Peter C. Schultz, Ph.D., is co-inventor of the fiber optics used worldwide for telecommunications. He is an internationally-recognized scientist and has received numerous awards for his technical achievements. In 1993 he was inducted into the National Inventors Hall of Fame and in 2000 received the National Medal of Technology from President Clinton for his accomplishments (the highest technology award of the US government). In 1991, he was elected a member of the National Academy of Engineering. He is an expert in fiber optic technology (including telecommunication fibers and both terrestrial and undersea deployment, as well as specialty fibers for sensors) and general materials technology.
He was President and Chief Technology Officer of Heraeus Inc. (1988-2001), the 900-employee US subsidiary of a multi-billion dollar private German company serving the fiber telecom, semiconductor and optics markets. He was also VP Technology (1984-1988) for SpecTran Corp (a large Massachusetts-based fiber optics manufacturer) and Senior Scientist for Corning, Inc. (1967-1984).

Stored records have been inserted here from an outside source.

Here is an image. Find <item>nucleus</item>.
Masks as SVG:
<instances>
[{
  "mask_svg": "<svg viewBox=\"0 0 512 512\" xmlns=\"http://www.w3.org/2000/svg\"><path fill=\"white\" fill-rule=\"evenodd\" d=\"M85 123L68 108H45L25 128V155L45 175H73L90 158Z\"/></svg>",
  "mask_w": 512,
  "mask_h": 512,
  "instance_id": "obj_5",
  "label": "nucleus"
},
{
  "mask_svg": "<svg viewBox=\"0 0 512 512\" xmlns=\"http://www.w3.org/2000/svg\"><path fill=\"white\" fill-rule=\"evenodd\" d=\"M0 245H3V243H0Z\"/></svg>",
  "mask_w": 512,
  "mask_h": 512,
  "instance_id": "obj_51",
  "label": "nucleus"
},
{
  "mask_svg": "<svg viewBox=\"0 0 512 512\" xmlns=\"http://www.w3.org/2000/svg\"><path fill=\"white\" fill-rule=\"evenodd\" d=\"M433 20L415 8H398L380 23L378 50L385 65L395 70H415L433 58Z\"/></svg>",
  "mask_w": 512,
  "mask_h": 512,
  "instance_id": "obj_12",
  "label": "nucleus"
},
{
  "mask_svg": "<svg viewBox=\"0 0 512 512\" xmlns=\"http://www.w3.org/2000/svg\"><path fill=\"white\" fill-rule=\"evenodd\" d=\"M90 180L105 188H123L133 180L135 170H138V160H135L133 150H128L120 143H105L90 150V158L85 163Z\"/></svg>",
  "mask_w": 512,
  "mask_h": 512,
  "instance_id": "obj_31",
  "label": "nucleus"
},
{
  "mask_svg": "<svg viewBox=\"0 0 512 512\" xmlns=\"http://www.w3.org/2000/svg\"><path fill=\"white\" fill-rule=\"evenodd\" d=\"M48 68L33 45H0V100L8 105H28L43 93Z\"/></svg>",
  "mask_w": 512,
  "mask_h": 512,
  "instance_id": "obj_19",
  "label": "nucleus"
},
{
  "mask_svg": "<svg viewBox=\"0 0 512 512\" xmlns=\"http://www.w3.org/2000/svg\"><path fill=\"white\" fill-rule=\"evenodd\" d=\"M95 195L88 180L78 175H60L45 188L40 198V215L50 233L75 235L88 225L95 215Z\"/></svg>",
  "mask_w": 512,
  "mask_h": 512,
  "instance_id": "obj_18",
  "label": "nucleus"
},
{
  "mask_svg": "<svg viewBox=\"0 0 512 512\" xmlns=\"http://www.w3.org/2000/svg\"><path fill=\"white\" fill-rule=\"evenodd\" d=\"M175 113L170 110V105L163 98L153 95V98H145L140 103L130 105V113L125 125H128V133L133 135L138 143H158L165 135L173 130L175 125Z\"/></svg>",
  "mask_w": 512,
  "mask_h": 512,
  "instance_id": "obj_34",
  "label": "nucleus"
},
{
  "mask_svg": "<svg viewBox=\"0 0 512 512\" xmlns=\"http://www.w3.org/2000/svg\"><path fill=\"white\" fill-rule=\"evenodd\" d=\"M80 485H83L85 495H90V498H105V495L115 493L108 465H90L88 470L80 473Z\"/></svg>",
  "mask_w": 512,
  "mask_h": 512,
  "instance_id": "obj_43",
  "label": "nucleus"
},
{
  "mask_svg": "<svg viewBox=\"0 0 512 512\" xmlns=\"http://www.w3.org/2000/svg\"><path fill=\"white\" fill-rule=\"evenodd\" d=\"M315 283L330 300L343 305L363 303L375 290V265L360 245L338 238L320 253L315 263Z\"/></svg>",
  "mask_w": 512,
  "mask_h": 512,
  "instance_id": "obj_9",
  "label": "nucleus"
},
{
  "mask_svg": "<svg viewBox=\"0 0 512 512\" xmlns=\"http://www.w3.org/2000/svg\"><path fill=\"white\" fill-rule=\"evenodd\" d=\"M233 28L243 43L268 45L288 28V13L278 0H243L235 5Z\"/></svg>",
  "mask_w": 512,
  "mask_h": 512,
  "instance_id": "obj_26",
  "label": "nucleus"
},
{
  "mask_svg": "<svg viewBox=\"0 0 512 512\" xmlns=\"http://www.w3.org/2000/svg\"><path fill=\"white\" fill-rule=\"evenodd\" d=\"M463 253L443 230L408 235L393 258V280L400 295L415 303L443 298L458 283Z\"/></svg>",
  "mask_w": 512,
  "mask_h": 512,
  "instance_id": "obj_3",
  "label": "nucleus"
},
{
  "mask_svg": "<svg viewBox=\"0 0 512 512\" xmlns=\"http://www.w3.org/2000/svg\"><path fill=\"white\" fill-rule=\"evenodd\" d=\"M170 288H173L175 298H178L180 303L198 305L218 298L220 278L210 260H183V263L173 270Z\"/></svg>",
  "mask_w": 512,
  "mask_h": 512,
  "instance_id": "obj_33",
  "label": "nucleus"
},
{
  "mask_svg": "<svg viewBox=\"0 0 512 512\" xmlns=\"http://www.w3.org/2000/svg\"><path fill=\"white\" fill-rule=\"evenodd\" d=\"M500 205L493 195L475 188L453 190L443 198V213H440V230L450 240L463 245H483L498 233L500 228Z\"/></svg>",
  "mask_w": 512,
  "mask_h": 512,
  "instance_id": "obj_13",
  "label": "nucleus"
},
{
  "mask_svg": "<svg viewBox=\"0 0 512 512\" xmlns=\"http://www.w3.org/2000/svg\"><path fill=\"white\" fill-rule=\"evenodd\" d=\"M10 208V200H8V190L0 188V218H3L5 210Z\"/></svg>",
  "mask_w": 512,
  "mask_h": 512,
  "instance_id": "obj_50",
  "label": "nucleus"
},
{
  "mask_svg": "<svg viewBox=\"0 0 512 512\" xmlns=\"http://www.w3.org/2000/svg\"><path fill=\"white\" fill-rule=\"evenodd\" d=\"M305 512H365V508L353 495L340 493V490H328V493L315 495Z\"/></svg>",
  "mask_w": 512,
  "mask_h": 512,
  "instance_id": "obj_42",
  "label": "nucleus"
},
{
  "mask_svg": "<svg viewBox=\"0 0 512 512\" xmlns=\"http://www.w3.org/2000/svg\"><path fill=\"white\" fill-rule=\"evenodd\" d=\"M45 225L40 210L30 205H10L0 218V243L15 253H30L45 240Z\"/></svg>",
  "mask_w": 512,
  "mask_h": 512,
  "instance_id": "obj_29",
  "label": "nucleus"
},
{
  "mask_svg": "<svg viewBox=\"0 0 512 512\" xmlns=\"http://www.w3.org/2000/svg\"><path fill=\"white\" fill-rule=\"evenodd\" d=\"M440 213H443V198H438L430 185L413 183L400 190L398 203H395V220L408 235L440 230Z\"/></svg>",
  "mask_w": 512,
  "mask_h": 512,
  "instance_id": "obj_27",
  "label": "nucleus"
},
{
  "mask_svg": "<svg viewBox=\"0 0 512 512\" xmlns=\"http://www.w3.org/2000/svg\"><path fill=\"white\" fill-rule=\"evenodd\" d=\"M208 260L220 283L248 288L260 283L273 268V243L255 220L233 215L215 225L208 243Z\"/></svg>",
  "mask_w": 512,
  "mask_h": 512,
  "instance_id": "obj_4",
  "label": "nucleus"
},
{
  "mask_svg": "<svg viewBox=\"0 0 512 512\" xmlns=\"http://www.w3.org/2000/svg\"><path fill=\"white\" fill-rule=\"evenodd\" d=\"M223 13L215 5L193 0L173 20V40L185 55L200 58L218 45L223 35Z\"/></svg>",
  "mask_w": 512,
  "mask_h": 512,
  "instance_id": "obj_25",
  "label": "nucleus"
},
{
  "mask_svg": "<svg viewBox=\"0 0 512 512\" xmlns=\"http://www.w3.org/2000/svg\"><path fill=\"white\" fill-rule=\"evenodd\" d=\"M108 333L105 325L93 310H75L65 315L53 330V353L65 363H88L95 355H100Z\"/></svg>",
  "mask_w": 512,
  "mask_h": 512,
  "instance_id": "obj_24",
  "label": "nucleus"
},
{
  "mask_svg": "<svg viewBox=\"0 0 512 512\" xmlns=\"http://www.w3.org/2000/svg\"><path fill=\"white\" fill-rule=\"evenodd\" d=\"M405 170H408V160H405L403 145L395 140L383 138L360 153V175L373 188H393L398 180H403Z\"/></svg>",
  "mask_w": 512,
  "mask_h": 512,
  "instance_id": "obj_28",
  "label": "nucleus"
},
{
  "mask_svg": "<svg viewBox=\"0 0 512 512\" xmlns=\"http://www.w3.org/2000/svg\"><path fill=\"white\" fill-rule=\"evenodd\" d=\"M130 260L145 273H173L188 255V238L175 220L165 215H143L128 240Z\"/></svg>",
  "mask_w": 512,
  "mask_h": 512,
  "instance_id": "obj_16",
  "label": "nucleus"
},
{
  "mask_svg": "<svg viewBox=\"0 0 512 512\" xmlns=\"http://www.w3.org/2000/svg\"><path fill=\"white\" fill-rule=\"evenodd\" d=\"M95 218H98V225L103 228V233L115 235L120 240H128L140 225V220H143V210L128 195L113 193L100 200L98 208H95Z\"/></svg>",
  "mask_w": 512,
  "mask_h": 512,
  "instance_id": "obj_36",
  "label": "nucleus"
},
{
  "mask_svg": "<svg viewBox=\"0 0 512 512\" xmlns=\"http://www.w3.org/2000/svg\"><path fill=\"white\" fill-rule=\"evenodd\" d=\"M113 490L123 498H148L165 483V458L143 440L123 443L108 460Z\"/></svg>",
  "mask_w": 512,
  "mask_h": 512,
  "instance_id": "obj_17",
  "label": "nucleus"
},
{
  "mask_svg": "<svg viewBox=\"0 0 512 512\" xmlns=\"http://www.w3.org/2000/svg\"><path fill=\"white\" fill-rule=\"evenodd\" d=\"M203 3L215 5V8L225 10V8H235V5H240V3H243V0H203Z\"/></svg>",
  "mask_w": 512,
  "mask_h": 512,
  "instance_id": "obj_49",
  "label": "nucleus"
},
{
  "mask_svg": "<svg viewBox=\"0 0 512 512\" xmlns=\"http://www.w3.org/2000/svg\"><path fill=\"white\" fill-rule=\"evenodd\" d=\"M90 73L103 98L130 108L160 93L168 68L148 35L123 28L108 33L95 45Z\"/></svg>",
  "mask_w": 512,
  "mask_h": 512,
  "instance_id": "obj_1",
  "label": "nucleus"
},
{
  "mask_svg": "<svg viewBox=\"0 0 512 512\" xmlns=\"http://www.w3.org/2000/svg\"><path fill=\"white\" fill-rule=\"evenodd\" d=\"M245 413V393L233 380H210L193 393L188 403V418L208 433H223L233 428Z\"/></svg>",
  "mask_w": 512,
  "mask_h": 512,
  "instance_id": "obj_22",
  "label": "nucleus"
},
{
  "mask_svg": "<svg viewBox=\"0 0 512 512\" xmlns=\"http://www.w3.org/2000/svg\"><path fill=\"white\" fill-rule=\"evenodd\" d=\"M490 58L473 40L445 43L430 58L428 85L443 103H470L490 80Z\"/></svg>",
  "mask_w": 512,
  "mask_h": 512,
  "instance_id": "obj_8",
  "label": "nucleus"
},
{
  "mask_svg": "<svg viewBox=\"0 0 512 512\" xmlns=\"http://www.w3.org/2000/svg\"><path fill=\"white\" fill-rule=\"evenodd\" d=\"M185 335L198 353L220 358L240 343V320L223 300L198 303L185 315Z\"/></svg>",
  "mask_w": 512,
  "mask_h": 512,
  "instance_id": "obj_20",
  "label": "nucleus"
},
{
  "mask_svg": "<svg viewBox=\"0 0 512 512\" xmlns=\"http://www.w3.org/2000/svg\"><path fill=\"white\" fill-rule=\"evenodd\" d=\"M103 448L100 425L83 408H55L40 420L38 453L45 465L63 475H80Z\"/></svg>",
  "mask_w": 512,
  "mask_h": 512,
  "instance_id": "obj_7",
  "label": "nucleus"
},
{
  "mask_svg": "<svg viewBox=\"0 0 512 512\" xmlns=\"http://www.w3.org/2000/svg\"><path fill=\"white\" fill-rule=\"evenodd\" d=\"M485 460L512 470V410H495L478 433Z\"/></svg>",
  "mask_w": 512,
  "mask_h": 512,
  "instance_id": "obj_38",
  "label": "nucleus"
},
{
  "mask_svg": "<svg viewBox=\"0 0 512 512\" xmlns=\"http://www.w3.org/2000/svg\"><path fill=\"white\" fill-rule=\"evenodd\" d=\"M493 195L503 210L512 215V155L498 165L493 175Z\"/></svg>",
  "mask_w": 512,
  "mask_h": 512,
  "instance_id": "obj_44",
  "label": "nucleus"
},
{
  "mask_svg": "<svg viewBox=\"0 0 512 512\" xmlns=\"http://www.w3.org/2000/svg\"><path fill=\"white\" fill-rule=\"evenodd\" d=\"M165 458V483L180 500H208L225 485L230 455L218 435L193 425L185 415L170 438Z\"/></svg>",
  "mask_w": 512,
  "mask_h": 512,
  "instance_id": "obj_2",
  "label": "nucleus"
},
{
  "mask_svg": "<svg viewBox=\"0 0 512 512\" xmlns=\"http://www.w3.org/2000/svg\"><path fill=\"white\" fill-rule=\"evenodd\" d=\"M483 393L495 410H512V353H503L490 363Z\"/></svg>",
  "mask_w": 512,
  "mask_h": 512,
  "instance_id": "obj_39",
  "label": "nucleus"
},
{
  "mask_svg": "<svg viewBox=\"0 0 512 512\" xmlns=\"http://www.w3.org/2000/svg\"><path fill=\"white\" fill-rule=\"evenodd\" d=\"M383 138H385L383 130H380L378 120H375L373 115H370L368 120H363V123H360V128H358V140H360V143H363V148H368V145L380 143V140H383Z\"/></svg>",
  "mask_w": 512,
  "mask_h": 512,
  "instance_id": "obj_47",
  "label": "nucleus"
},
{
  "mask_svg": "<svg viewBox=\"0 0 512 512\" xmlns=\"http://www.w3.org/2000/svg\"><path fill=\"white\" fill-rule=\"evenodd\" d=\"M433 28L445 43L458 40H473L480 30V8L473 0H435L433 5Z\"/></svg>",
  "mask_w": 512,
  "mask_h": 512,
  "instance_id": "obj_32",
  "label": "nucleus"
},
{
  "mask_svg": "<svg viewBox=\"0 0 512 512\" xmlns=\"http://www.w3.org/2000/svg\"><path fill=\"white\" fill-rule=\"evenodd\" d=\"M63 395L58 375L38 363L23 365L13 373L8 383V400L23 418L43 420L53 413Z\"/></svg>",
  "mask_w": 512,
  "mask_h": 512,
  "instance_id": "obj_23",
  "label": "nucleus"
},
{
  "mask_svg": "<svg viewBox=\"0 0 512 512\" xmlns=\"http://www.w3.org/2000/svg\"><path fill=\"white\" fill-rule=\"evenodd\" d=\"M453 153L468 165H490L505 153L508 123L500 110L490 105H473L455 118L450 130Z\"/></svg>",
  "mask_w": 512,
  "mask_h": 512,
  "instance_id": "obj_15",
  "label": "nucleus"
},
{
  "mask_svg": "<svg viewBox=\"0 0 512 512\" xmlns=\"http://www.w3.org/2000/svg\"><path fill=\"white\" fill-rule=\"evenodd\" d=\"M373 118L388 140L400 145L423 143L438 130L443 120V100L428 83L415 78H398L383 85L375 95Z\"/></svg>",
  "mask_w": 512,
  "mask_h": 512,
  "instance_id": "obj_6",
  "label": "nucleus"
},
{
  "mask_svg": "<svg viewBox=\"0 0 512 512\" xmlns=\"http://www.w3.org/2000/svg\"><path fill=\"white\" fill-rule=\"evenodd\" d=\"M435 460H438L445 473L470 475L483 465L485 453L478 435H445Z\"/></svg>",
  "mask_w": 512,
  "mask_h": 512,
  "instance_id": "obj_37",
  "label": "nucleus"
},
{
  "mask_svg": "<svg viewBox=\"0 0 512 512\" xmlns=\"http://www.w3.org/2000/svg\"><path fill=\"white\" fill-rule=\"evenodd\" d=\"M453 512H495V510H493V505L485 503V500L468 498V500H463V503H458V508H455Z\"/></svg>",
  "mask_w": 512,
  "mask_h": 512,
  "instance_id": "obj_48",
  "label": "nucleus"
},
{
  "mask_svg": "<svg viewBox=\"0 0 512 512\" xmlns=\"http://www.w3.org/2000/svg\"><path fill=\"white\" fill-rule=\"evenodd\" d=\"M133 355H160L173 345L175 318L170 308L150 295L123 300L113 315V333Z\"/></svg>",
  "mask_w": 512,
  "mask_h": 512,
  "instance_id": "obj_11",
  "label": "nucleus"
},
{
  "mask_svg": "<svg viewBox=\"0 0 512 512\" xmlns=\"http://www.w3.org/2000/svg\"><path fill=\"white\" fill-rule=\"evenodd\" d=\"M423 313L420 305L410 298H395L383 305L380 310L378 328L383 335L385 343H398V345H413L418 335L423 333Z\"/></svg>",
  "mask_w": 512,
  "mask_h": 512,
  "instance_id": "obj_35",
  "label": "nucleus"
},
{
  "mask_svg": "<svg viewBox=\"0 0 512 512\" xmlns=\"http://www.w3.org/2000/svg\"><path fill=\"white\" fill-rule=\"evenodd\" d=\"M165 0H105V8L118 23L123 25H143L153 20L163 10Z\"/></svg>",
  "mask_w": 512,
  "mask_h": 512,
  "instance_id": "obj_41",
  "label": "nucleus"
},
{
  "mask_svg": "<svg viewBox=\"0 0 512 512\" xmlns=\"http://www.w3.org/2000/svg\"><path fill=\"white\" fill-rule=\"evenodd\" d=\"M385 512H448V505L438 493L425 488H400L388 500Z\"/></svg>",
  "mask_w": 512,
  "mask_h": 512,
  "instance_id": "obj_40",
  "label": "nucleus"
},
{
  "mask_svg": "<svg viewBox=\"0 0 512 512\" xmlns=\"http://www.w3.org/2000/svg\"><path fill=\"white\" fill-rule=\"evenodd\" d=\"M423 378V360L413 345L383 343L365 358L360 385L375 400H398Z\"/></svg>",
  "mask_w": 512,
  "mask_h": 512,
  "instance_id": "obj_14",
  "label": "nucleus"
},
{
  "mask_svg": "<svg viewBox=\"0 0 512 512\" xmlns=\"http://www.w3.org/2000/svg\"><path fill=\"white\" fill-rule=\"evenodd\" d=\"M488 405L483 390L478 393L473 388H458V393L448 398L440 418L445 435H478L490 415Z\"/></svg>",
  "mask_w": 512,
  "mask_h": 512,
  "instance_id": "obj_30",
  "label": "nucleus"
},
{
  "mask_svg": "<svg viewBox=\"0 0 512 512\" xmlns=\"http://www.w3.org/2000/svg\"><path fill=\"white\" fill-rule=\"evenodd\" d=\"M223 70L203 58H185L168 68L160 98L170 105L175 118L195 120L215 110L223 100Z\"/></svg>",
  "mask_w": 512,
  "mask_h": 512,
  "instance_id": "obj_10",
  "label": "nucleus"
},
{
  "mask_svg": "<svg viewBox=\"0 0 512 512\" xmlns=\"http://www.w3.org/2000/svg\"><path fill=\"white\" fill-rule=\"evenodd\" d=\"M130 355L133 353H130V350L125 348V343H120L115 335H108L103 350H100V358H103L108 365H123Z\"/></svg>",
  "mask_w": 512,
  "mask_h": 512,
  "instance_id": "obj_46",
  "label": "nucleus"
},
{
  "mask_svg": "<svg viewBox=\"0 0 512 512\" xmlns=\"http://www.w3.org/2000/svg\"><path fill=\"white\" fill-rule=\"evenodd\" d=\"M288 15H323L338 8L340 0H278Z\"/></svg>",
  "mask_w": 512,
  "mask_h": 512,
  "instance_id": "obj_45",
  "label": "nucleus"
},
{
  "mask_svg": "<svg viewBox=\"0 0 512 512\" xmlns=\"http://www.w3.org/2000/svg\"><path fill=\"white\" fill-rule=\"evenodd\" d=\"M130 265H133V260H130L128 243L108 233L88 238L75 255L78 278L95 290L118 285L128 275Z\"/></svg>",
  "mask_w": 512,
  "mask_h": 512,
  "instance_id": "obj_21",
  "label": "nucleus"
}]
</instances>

Since 2001 he has provided technical and business consulting services through Peter Schultz Consulting, LLC to numerous international companies, including Intel Corp, Spread Networks, Seagate Technology and Yazaki, as well as an expert witness representing five companies in various patent infringement and litigation cases. He served (2001 thru 2019) as senior advisor and sole outside Board member of OFS Fitel (the $800M+ AT&T fiber optics business unit acquired by Furukawa in 2001) and as Director, Secretary and advisor (2010 through 2019) and Interim CEO (March through September 2016) of viNGN (the Virgin Islands Next Generation Network), a government-owned (semi-autonomous) company building and operating an open-access all-fiber optic telecom system in the US Virgin Islands. He is also President of a research company (BioSensor Inc., founded in 1997) developing several novel medical sensors based on Russian technology. One of these devices shows very promising results in medical trials for the treatment of autism in children.
He is a popular invited speaker at numerous conferences and meetings covering the history, deployment and future trends of fiber optic communications. He has taught courses at Cornell University (Visiting Professor Materials Science), George Washington University (Continuing Engineering Program Professor) and University of Virginia (Visiting Professor of Darden School).
He is a graduate of Rutgers University (B.S.1964, Ph.D.1967) and the MIT Sloan School Senior Executive Program (1984). Peter Schultz holds 26 patents, has written over 22 research papers and is the recipient of numerous other awards recognizing his achievements, including the American Innovator Award (first recipient-US Dept. of Commerce 1995) presented by Ron Brown (Secretary of Commerce), and the Czech Gold Medal for Achievement presented by President Havel in 2002.